Arts & Entertainment

Picking Splinters: Sharing St. Andrews

Minced onions, oatmeal, suet, spices, salt and a sheep’s heart, liver, lungs and stomach. That’s what’s in haggis. I know that because I ate it, not because I had been stuffed into one.

Last week, you may recall I had developed an irrational phobia that I would be shunned by the whole of Scotland after its inhabitants witnessed my god-awful golf game, thereby ruining a once-in-a-lifetime experience for my father.

The fears proved unfounded, though the cause of my concern endured right up until I stepped onto the first tee box at the legendary Old Course in St. Andrews.

The terror persisted because I had not acquitted myself particularly well during our first round on the New Course. “New” is a relative term in St. Andrews, where the first recorded round of golf was played on the Old Course in 1457. The New Course is still 113 years old, which is roughly how old I was after those 18 holes got done roughing me up. Put more vividly, remember that Darwin Awards winner who attempted suicide by hanging himself over the edge of a sheer cliff AND putting a plastic bag over his head AND shooting himself, only to screw up, shoot the rope, fall several stories down the cliff into the sea and emerge from the water alive? Let’s just say I know what his body felt like when they fished him out.

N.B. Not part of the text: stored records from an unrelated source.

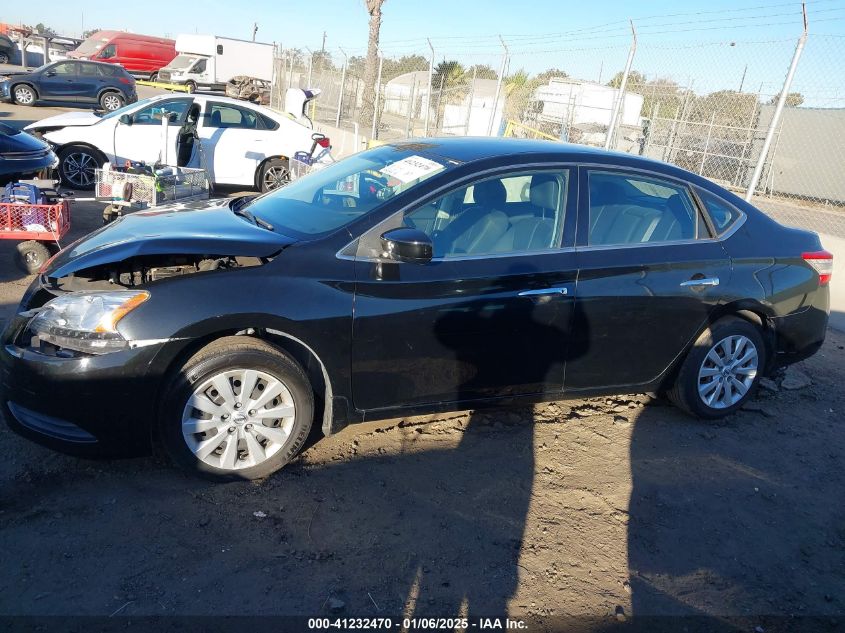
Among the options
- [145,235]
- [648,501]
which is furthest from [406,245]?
[648,501]

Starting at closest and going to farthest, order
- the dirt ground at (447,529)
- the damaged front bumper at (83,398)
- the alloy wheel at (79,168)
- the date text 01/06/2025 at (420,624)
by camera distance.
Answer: the date text 01/06/2025 at (420,624) < the dirt ground at (447,529) < the damaged front bumper at (83,398) < the alloy wheel at (79,168)

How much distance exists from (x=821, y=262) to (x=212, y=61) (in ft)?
109

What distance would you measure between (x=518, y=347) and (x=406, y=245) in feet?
3.10

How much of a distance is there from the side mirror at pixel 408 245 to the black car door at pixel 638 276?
3.36 ft

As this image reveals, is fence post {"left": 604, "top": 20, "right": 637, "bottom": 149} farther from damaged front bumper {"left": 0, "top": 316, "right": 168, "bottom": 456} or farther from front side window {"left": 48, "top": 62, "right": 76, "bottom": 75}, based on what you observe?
front side window {"left": 48, "top": 62, "right": 76, "bottom": 75}

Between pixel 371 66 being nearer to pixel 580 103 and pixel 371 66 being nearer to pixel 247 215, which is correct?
pixel 580 103

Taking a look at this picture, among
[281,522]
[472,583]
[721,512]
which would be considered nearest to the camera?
[472,583]

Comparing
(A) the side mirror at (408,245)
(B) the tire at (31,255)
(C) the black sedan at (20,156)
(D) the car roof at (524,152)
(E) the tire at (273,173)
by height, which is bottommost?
(B) the tire at (31,255)

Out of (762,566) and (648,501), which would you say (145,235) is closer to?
(648,501)

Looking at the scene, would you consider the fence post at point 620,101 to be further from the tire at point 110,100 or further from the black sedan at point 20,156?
the tire at point 110,100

So yeah, the knees felt a little wobbly when I prepared to tee off on the Old Course, whose first tee and 18th green are monitored closely by dozens of passersby and golf enthusiasts eager to glimpse the sport’s sacred ground. The course has been played by the best golfers in the game has ever seen, presidents, celebrities, global icons and now Mike Hume was about to tee it up with about 100 pairs of eyes trained on his backswing. No pressure at all there.

But a funny thing happened on the way to the tee box – I just started smiling. Talk about irrational, I was probably about to humiliate myself in front of a contingent of onlookers that outnumbered my high school graduating class and there I was beaming like an idiot.

It was an unexpected reaction, but it wasn’t without explanation. I mean, this was it. This is the Old Course, where golf was born, where fairways and greens were originally trimmed by grazing livestock, where Bobby Jones – as great a golfer as ever was – once picked up his ball and walked off the course after 11 holes because The Old was beating him up so badly.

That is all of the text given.